Seabed circles ‘Whodunnit?’ solved
by David Catchpoole
In 1995, divers off the coast of Japan discovered a circular structure about two metres (6 ft) in diameter carved in the seafloor sand. Consisting of multiple ridges symmetrically radiating out from a small patterned circle in the centre, more of these geometric seabed formations were soon discovered nearby. These ‘underwater crop circles’—as some dubbed them—mysteriously came and went, and “appeared to be the work of an underwater artist, carefully working with tools. … But who or what created them?”1
For more than a decade, this ‘Whodunnit?’ remained a mystery.
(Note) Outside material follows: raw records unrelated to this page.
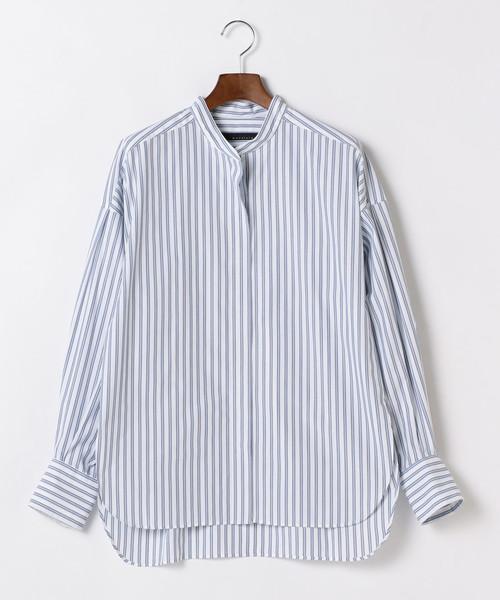 martinique/バンドカラーシャツ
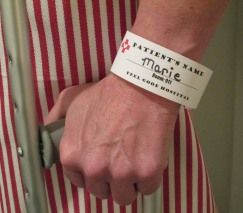 Clever nametag for that medical party theme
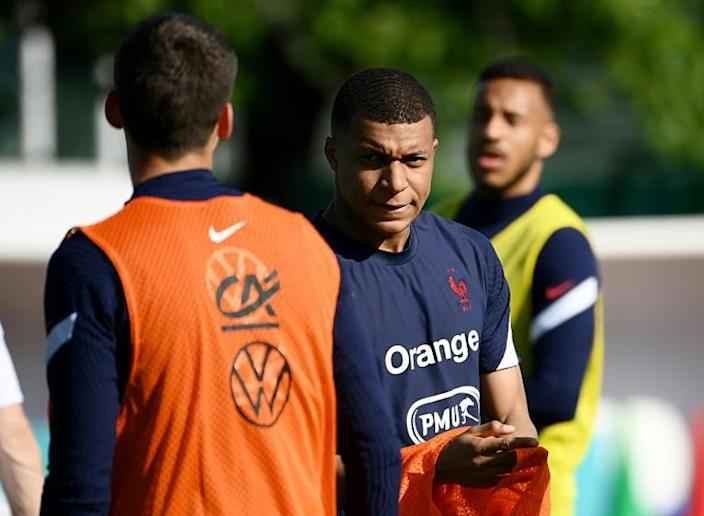 Kylian Mbappe and France are the favourites to add the Euro crown to the World Cup they won in Russia in 2018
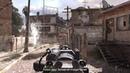 Call of Duty: Modern Warfare 2 ☆Без ранений☆ (ветеран) 2 Командный игрок ( все коллектиблы)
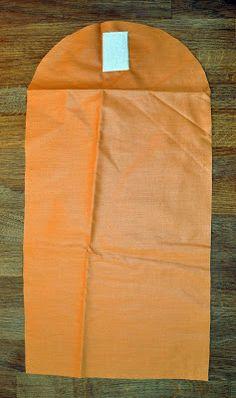 UnePune: Mønster: Enkel bleiepose Paper Shopping Bag
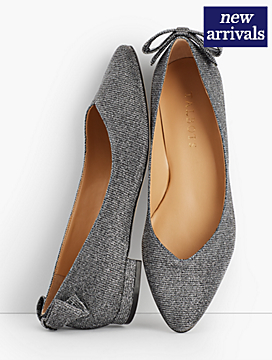 Edison Lurex® Bow-Back Flats
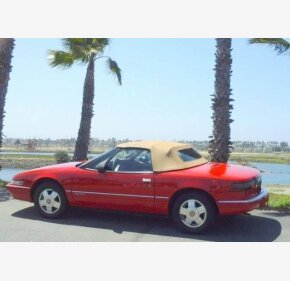 1990 Buick Reatta for sale 101112238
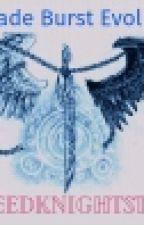 Beyblade Burst Evolution: Blind Wing (Shu x Valt) by SpeedKnightStorm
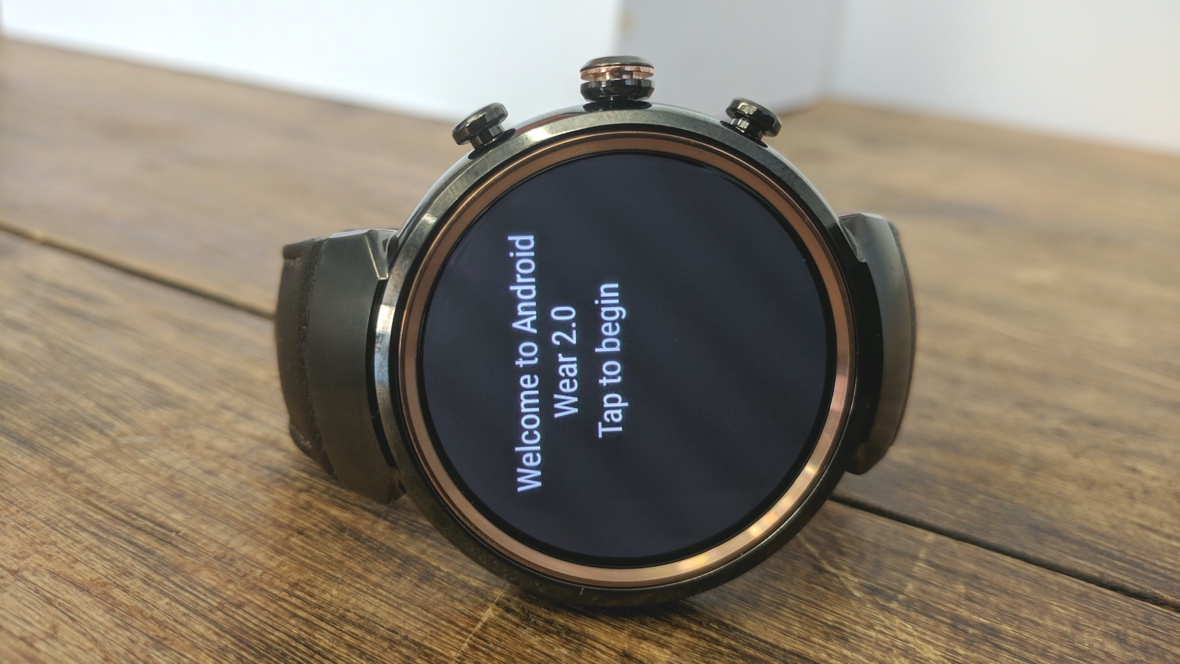 Android Wear 2.0 lands on ZenWatch 3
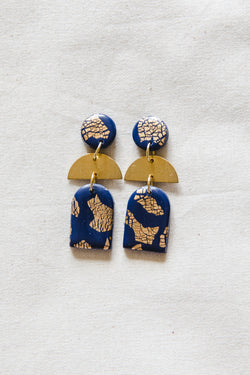 Dusk Small Dangle Earrings (navy)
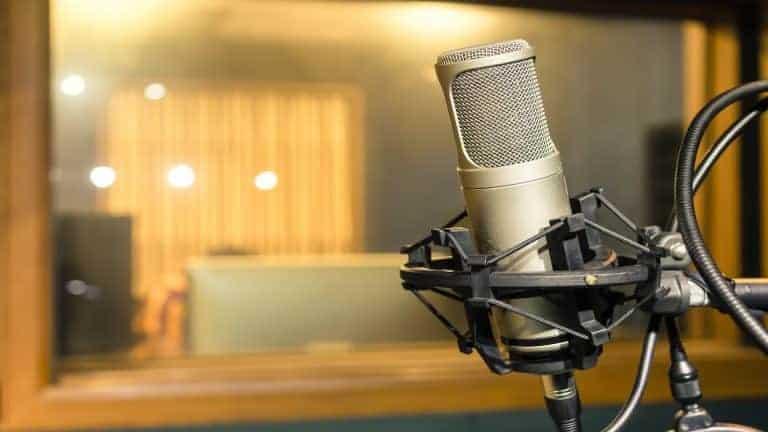 Miglior microfono a condensatore 2020: Guida all'acquisto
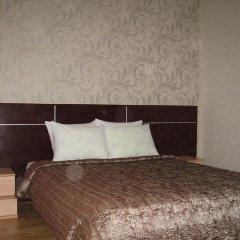 Арт-отель Пушкино комната для гостей фото 2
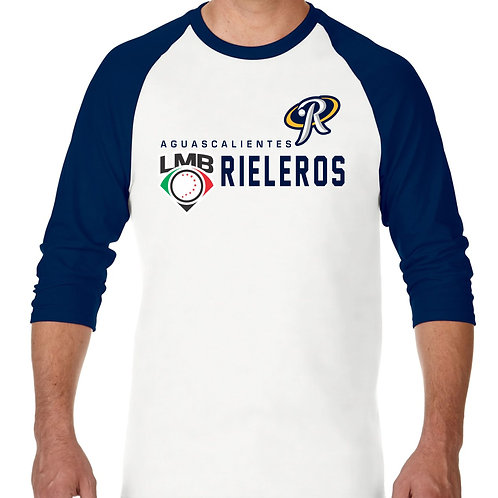 "PLAYERA RANGLAN 3/4"" LMB DISTINCTION RIELEROS DE AGUASCALIENTES"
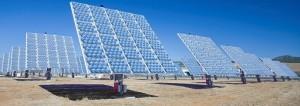 concentracion-solar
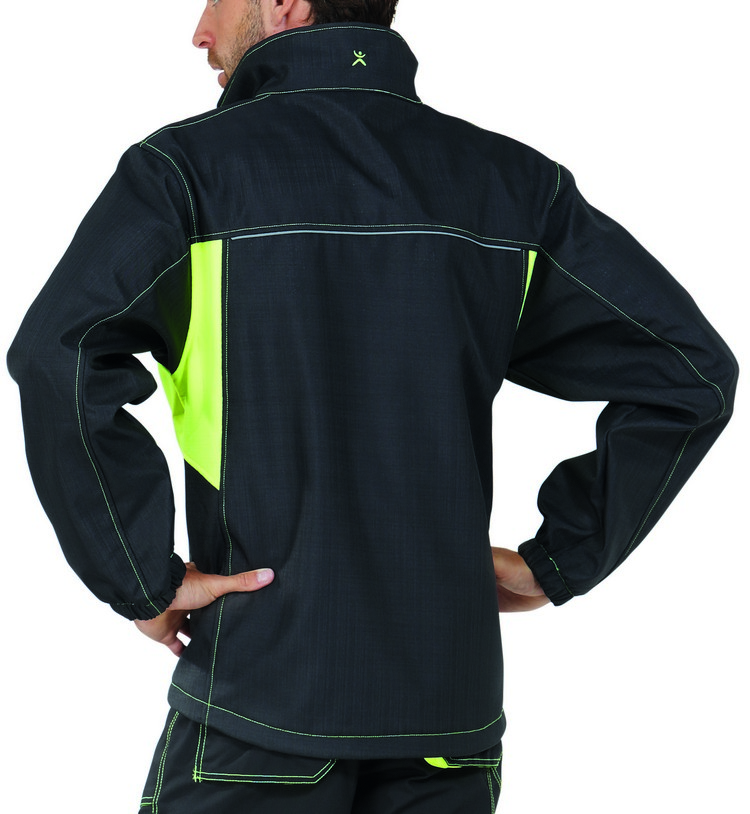 Picture of Basalt Neon Softshell Jacket 6290 anthracite/yellow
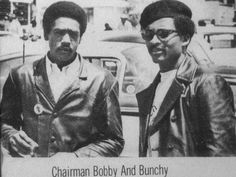 Bobby Seale and Bunchy Carter. Bobby Seale, Photo Exhibit, Black Panther Party, Malcolm X, Power To The People, Civil Rights Movement, All Black Everything, African American History, Black Power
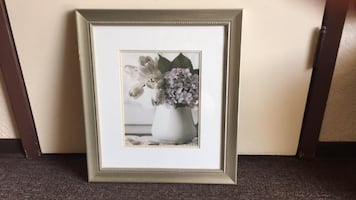 Hanging frame picture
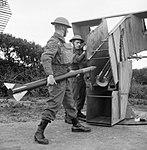 The Home Guard 1939-45 H21135.jpg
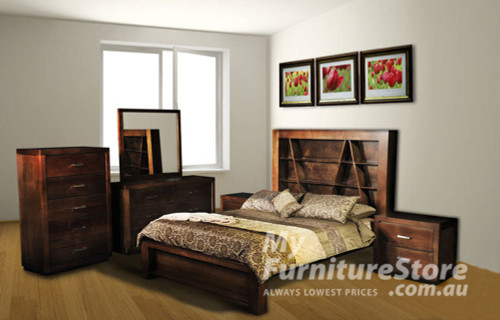 CHRISTIAN DOUBLE OR QUEEN 4 PIECE TALLBOY BEDROOM SUITE - ASSORTED COLOURS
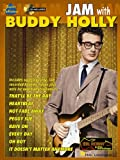 Buddy Holly Jam with Buddy Holly with CD (Audio) (Total Accuracy Guitar Workshops)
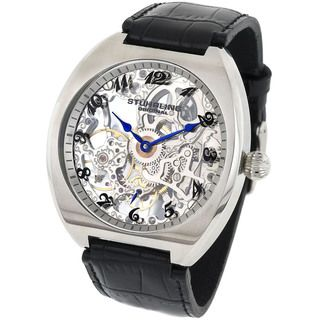 Stuhrling Original Mens Chernabog Skeleton Watch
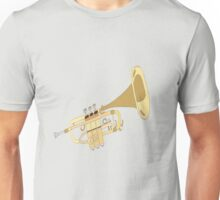 Hand Drawn Classic Trumpet Unisex T-Shirt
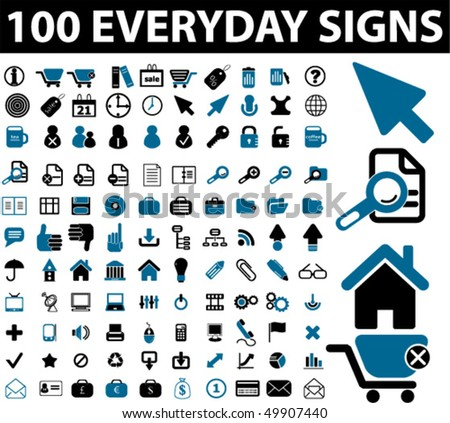 100 everyday signs. vector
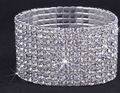 Bling Bling 10Row Rhinestone Crystal Girl's Bracelet,Wedding Bridal Bracelet Jewelry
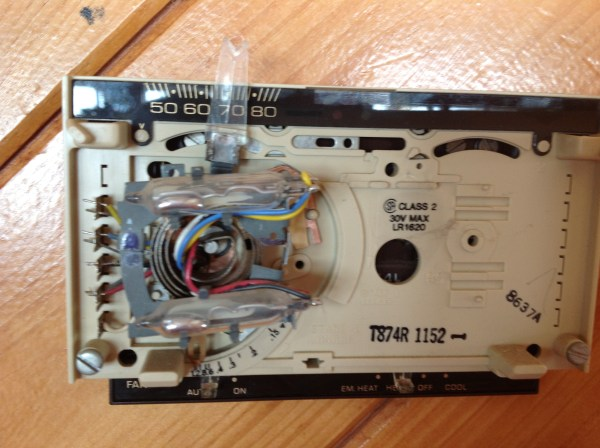 Wiring Honeywell Mercury Thermostat - Year of Clean Water on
But researchers now know that the creator of these seabed circles is a diminutive pufferfish, just 12 cm (5 inches) long.2,3 It takes 7–9 days of laborious construction work for a male pufferfish to build one, apparently with a goal of attracting a mate.
If he succeeds, she lays her eggs in the centre circle, where the sand is finest. Indeed, it seems the fine-grained sand is a key ‘selling point’. When a female approaches the male’s seabed handiwork, he deliberately stirs up the fine sand of the central circle for her to see.
These pufferfish constructions have three characteristics never before seen in fish nests shaped in sand: the radially aligned peaks and valleys; the peaks decorated with shell fragments; and the fine sand particles gathered in the central circle. What’s more, the total circular structure itself helps to gather the fine sediments into the centre.
Researchers conducting a fluid dynamics test observed that the upstream portion of the peaks and valleys funnel water and fine sediments toward the centre. Then, the downstream peaks and valleys funnel the water outward. The speed of water was slowed by nearly 25 percent in the central circle, allowing the fine-grained particles borne along by the current to settle there.
A pufferfish collecting shells for its ‘seabed circle’.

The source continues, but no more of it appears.